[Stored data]
Segment Open

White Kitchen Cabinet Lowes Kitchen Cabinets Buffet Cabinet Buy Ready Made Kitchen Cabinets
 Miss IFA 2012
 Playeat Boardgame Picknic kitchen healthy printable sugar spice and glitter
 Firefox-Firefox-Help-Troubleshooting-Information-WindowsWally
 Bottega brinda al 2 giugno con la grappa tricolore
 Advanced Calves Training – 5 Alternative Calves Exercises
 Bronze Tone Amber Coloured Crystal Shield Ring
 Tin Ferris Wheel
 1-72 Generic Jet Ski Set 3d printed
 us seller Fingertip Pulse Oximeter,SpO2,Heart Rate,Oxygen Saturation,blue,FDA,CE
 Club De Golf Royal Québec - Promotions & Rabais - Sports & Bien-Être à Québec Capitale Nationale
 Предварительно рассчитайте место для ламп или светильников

Segment Closed
Segment Open

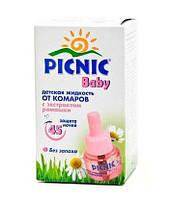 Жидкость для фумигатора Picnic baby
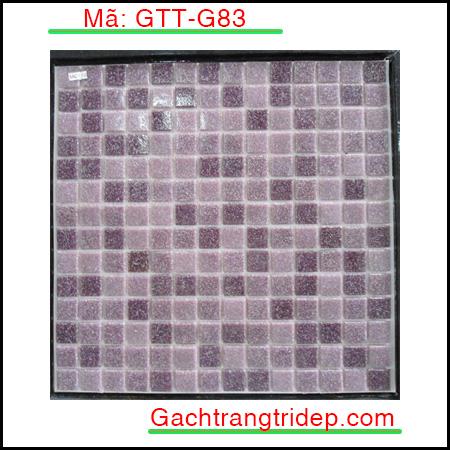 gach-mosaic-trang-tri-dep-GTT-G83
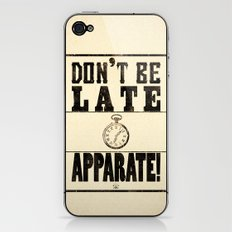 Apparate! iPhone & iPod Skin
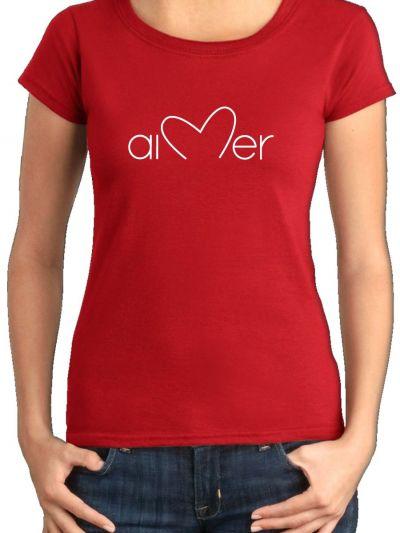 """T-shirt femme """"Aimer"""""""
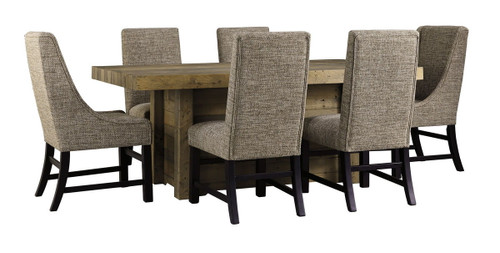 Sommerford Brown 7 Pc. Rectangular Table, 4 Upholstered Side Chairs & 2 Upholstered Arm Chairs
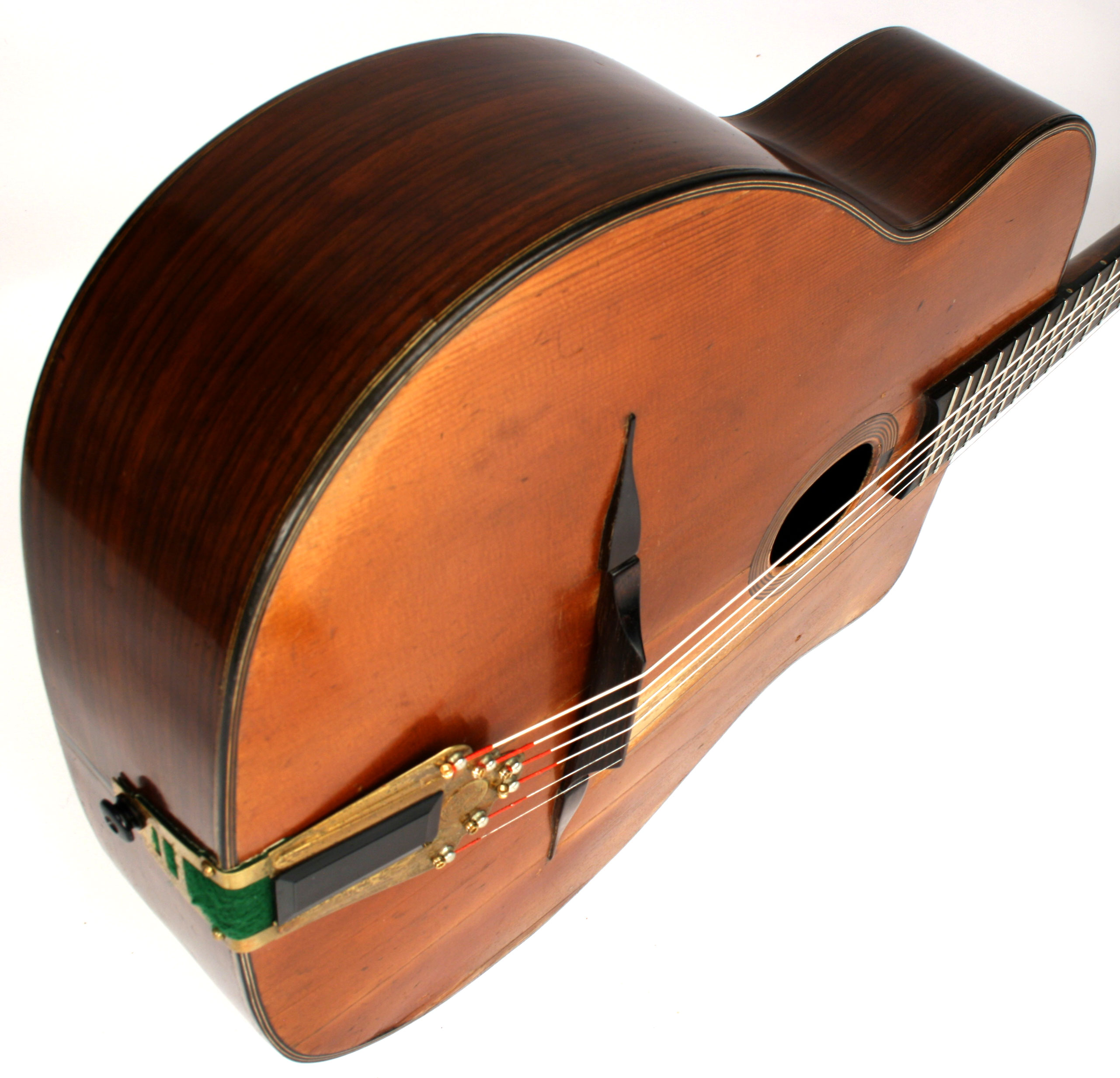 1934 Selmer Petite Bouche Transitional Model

Segment Closed
Segment Open

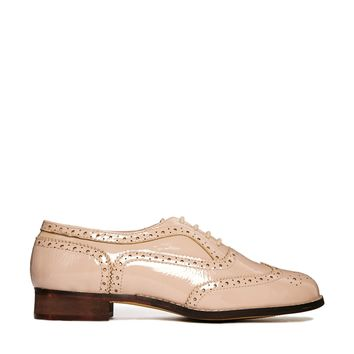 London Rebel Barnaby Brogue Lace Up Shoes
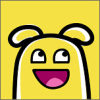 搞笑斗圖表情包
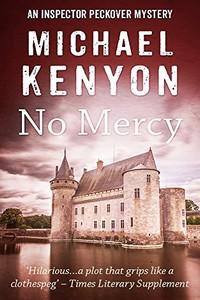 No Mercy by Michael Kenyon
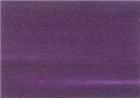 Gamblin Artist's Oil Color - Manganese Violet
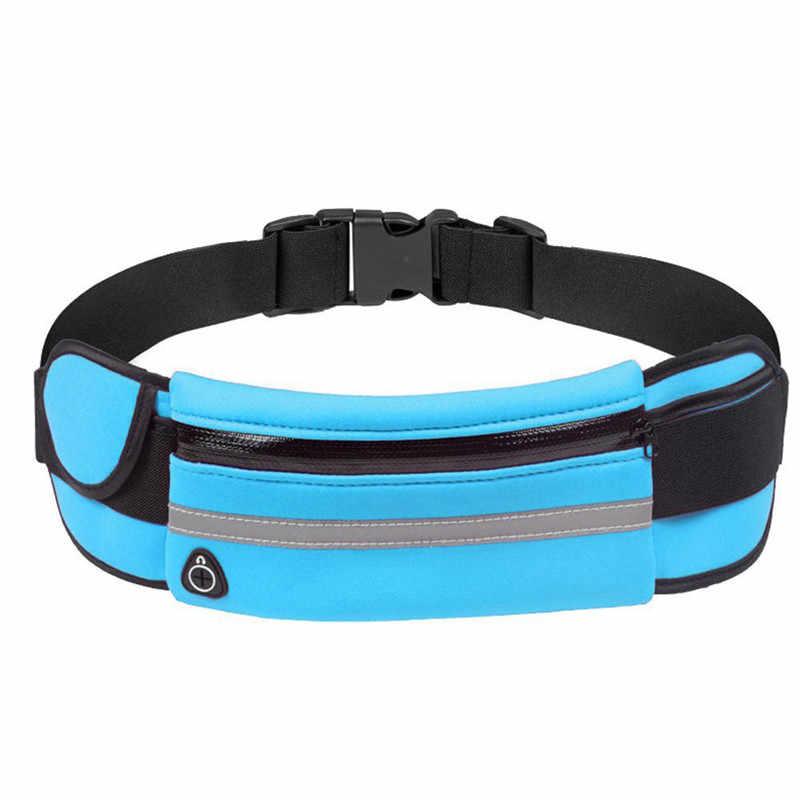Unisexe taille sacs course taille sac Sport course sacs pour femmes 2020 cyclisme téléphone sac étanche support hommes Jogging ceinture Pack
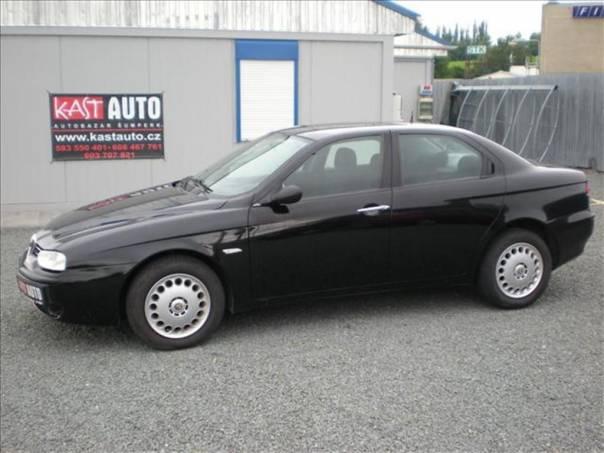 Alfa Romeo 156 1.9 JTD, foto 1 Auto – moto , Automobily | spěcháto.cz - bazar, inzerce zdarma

Segment Closed

◆ **What is being asked**
Every line above from the line with "Playeat Boardgame Picknic" to the line with "1-72 Generic Jet Ski Set 3d printed", inclusive, must be returned exactly; no other line belongs in the reply.

◆ **Expected answer**
 Playeat Boardgame Picknic kitchen healthy printable sugar spice and glitter
 Firefox-Firefox-Help-Troubleshooting-Information-WindowsWally
 Bottega brinda al 2 giugno con la grappa tricolore
 Advanced Calves Training – 5 Alternative Calves Exercises
 Bronze Tone Amber Coloured Crystal Shield Ring
 Tin Ferris Wheel
 1-72 Generic Jet Ski Set 3d printed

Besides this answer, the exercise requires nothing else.